Boron Beats Nitrogen: Strained Boron-Boron Bonds as (Molecular) Proton Sponges

Abstract

Although boron usually behaves as a Lewis acid, some molecular structures containing B-B bonds can act as electron donors. Inspired in reported crystalline structures, the basicity and the hydrogen bond (HB) acceptor capability of diborane derivatives of dipyrazole 1 have been studied theoretically using M06-2x and CCSD(T) computational methods. The topology of the electron density and molecular electrostatic potential of compound 1 reveal that the richest electron region is located above the B-B bond, making it suitable to be a strong donor and a very effective proton catcher. A key finding is the remarkably high proton affinity of the parent derivative, which exceeds that of very strong nitrogen-containing organic bases such as guanidines.
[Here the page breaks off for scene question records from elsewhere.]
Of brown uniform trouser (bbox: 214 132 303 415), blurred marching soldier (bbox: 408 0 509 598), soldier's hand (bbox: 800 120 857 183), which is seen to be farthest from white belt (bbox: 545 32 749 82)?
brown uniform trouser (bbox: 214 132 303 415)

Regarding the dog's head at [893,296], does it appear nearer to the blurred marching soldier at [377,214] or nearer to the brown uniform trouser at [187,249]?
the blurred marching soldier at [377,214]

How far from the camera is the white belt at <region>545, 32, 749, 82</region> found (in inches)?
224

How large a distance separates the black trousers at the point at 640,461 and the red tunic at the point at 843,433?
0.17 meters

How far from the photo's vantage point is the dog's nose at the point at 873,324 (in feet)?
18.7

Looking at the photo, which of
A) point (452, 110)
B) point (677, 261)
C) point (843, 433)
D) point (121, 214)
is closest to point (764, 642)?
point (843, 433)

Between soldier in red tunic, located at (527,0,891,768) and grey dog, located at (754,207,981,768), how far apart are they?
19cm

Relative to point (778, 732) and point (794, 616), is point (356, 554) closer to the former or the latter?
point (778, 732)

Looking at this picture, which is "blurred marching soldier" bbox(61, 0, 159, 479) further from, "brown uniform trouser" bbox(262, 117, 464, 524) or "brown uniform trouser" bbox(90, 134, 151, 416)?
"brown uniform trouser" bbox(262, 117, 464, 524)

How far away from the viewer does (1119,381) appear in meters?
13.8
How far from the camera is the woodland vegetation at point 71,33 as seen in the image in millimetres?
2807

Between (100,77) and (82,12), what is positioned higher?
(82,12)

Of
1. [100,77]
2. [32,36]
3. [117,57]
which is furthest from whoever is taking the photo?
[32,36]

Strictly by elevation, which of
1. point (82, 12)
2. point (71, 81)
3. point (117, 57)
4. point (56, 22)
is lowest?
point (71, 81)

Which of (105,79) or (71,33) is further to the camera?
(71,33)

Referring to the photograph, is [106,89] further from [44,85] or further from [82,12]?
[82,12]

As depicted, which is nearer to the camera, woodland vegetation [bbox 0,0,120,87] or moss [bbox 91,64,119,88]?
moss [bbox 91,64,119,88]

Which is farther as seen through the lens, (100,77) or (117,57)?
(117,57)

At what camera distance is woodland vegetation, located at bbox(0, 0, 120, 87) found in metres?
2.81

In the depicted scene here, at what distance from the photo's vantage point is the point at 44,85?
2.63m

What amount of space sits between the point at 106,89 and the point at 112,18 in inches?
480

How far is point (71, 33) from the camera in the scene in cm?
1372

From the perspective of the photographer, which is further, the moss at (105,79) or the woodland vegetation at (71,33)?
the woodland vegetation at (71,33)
In line with this finding, the hydrogen-bonded complexes exhibit binding energies up to 37 kJ mol⁻¹, which is a significant interaction considering the electronegativity of boron in comparison with elements typically involved in hydrogen bonds. We have also designed substituted structures where the inductive effect improves the proton affinity and HB acceptor capabilities. The proton affinities of 1b reach 1096 kJ mol-1, among the highest reported for molecules in the gas-phase.